Eine Zeitlang war es die Börse – da las alles den Kurszettel. Dann war es die Politik – da brachten sich die Leute um, wenn sie mal keinen umgebracht hatten. Früher war es das Theater – da hatte jeder seine Premiere im Topf. Dann wars die Ruhr. Im Augenblick ist es gar nichts.
Ich habe früher gelernt, dass die sinnlichen Wahrnehmungen in den Windungen des Gehirns Eindrücke hinterlassen, den Furchungen des Grammophonstifts vergleichbar. Da müssen hier seltsame Gehirne sein – denn von Eindrücken ist nichts zu spüren. Ist zu viel darauf geschrieben worden?
Sie haben alles vergessen. Vergessen philosophische Lehren, Grundsätze, Erfahrungen, vergessen Niederlagen und ihre Gründe, falsche Siege und ihre Aufmachung, vergessen Haltungen und Predigten und verdorrte Hände, vergessen Morde und pensionsberechtigte Villenbesitzer (Villa »Zur fröhlichen Verantwortung«) – vergessen, vergessen.
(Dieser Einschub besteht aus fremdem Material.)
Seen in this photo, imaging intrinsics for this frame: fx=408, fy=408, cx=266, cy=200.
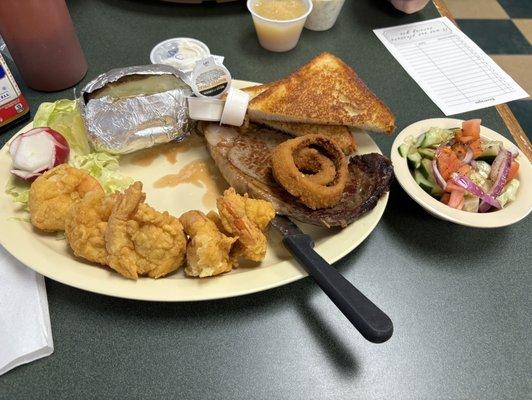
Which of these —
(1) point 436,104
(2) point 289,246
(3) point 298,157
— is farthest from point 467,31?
(2) point 289,246

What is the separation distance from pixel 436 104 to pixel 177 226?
117 cm

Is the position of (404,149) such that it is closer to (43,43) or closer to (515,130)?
(515,130)

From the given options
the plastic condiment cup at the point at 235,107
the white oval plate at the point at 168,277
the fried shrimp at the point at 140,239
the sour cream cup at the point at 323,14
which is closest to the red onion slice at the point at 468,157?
the white oval plate at the point at 168,277

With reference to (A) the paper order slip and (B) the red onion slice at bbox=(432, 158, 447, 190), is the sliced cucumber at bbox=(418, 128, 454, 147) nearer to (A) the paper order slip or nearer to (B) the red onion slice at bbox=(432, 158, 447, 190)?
(B) the red onion slice at bbox=(432, 158, 447, 190)

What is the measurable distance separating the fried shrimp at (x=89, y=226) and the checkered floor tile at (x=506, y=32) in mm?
2202

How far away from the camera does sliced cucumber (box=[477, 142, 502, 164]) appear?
46.1 inches

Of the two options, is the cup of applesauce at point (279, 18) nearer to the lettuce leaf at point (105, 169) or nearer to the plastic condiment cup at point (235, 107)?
the plastic condiment cup at point (235, 107)

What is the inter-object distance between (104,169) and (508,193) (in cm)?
115

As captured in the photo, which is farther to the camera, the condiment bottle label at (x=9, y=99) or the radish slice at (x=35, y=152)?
the condiment bottle label at (x=9, y=99)

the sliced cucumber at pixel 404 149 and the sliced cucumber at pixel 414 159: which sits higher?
the sliced cucumber at pixel 404 149

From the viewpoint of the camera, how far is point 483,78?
172cm

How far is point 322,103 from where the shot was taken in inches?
50.9

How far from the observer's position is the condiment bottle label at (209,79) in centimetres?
126

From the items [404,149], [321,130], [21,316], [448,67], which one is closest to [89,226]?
[21,316]
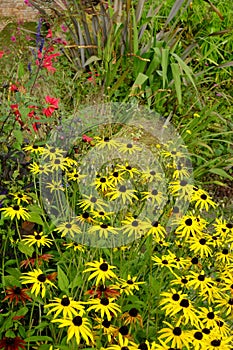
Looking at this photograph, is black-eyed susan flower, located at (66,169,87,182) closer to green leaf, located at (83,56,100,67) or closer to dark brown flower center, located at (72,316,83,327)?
dark brown flower center, located at (72,316,83,327)

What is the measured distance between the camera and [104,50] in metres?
4.32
Als ob es nie gewesen wäre.
Es ist auch nicht üblich, darauf hinzuweisen, dass früher jemand das Gegenteil von dem geschrieben, gesagt, gelebt habe, was er heute … »Na, dann macht ers eben jetzt so! Ändert sich das Wetter nicht auch?«
Es ändert sich. Hier ist das ganze Jahr April.
Und die Leute greinen, wenns regnet, und grienen, wenn die Sonne scheint, fürchten sich vor dem Gewitter und klappen den Kragen hoch bei Schneegestöber. Und nehmen das Wetter hin als eine von Gott geschickte Fügung.
Und wenns aus ist, haben sie alles vergessen. Vier Jahre Krieg? Vier Jahre Nachkrieg? Hier ist nie Sechstagerennen gewesen.
Peter Panter
Die Weltbühne, 05.04.1923, Nr. 14, S. 405.